Among the entries that follow, the required portion opens with the line containing "(Re-Implementation in Node.js)" and closes with the line containing "Reinsurance assets". Give that portion again exactly, and nothing else.

(Extracted page text data)
━━━━━━━━━━━━━━━━
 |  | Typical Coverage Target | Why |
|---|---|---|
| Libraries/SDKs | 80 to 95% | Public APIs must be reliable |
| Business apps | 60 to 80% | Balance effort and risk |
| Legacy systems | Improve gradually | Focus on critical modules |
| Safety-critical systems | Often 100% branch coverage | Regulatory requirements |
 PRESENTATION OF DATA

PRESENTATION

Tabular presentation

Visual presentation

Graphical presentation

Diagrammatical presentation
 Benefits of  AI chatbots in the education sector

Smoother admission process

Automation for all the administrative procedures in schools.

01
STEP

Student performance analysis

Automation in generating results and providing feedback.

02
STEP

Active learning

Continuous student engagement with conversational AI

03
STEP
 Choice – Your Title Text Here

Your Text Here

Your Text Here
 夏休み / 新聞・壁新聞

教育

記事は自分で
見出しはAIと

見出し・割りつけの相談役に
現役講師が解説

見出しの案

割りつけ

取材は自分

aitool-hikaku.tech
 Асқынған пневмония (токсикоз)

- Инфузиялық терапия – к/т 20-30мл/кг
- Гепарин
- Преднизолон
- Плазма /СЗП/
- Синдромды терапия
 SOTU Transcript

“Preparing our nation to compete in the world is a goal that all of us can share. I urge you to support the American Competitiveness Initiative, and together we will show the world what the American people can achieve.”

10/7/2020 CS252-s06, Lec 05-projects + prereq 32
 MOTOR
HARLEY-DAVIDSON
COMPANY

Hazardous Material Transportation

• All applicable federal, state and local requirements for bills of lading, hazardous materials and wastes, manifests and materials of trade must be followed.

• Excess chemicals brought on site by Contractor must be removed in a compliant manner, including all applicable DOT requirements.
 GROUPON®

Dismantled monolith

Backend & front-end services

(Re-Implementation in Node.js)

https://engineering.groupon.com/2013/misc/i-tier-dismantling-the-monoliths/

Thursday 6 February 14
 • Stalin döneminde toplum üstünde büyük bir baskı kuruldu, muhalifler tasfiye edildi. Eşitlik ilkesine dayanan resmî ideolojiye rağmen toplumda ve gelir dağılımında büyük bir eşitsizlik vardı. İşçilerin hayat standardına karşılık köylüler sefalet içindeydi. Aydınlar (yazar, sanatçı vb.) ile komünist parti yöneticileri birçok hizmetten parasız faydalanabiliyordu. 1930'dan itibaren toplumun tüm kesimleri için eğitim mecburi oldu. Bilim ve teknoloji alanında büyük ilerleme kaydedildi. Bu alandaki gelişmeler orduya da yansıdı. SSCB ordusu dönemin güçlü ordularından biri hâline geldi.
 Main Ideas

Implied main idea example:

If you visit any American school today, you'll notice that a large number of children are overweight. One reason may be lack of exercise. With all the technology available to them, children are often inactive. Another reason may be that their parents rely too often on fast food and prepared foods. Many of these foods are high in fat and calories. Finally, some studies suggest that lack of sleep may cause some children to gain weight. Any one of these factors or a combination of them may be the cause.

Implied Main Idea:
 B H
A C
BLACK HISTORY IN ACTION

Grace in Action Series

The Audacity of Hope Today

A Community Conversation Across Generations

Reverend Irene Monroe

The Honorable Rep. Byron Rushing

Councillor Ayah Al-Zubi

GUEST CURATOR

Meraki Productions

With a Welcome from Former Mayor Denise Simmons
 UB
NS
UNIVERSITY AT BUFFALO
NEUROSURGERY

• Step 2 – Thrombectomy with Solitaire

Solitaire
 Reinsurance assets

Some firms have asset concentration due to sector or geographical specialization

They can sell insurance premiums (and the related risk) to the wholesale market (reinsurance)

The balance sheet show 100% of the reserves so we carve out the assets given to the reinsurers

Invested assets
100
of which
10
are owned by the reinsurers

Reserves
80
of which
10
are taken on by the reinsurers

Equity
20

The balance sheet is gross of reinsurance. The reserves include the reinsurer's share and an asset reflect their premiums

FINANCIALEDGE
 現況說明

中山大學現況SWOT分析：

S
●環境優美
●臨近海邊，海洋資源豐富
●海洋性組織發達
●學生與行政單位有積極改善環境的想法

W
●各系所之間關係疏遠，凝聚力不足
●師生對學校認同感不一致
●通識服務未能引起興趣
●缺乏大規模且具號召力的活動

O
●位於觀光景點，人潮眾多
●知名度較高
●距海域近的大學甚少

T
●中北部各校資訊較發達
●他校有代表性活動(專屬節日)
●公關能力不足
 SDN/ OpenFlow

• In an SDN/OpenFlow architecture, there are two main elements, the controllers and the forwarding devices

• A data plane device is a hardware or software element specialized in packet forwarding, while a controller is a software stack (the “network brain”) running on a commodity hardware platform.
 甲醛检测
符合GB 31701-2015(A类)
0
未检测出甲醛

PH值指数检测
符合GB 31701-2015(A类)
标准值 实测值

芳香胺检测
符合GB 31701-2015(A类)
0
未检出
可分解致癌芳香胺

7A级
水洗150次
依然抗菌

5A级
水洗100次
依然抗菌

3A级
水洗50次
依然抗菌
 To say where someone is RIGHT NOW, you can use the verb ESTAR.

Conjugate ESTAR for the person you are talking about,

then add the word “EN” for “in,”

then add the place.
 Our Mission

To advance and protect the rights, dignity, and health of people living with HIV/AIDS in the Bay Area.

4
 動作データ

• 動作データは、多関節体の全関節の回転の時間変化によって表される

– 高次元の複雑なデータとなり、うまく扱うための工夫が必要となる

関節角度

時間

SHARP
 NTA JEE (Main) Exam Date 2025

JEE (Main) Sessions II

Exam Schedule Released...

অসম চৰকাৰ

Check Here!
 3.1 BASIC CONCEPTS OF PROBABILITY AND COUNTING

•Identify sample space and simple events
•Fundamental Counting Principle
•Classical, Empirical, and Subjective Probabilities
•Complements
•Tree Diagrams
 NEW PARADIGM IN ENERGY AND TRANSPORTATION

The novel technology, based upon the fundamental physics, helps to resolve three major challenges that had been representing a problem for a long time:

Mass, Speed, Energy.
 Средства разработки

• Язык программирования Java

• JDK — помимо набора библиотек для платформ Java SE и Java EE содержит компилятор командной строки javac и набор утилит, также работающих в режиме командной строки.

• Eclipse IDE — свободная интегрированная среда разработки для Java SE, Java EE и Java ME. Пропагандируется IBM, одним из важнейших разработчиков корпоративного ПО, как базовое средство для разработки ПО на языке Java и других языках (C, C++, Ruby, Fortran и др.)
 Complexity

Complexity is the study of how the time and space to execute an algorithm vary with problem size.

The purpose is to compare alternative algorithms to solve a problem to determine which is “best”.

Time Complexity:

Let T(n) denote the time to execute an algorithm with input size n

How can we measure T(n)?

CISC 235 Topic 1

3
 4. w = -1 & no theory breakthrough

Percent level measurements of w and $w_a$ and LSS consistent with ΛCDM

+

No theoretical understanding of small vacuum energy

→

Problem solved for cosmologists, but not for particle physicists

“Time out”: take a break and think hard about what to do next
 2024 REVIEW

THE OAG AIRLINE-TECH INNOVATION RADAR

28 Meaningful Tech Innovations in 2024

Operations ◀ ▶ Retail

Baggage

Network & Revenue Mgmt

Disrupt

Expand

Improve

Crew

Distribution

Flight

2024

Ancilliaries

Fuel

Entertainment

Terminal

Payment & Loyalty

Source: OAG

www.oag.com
━━━━━━━━━━━━━━━━
> [YOUR RESPONSE]
(Re-Implementation in Node.js)

https://engineering.groupon.com/2013/misc/i-tier-dismantling-the-monoliths/

Thursday 6 February 14
 • Stalin döneminde toplum üstünde büyük bir baskı kuruldu, muhalifler tasfiye edildi. Eşitlik ilkesine dayanan resmî ideolojiye rağmen toplumda ve gelir dağılımında büyük bir eşitsizlik vardı. İşçilerin hayat standardına karşılık köylüler sefalet içindeydi. Aydınlar (yazar, sanatçı vb.) ile komünist parti yöneticileri birçok hizmetten parasız faydalanabiliyordu. 1930'dan itibaren toplumun tüm kesimleri için eğitim mecburi oldu. Bilim ve teknoloji alanında büyük ilerleme kaydedildi. Bu alandaki gelişmeler orduya da yansıdı. SSCB ordusu dönemin güçlü ordularından biri hâline geldi.
 Main Ideas

Implied main idea example:

If you visit any American school today, you'll notice that a large number of children are overweight. One reason may be lack of exercise. With all the technology available to them, children are often inactive. Another reason may be that their parents rely too often on fast food and prepared foods. Many of these foods are high in fat and calories. Finally, some studies suggest that lack of sleep may cause some children to gain weight. Any one of these factors or a combination of them may be the cause.

Implied Main Idea:
 B H
A C
BLACK HISTORY IN ACTION

Grace in Action Series

The Audacity of Hope Today

A Community Conversation Across Generations

Reverend Irene Monroe

The Honorable Rep. Byron Rushing

Councillor Ayah Al-Zubi

GUEST CURATOR

Meraki Productions

With a Welcome from Former Mayor Denise Simmons
 UB
NS
UNIVERSITY AT BUFFALO
NEUROSURGERY

• Step 2 – Thrombectomy with Solitaire

Solitaire
 Reinsurance assets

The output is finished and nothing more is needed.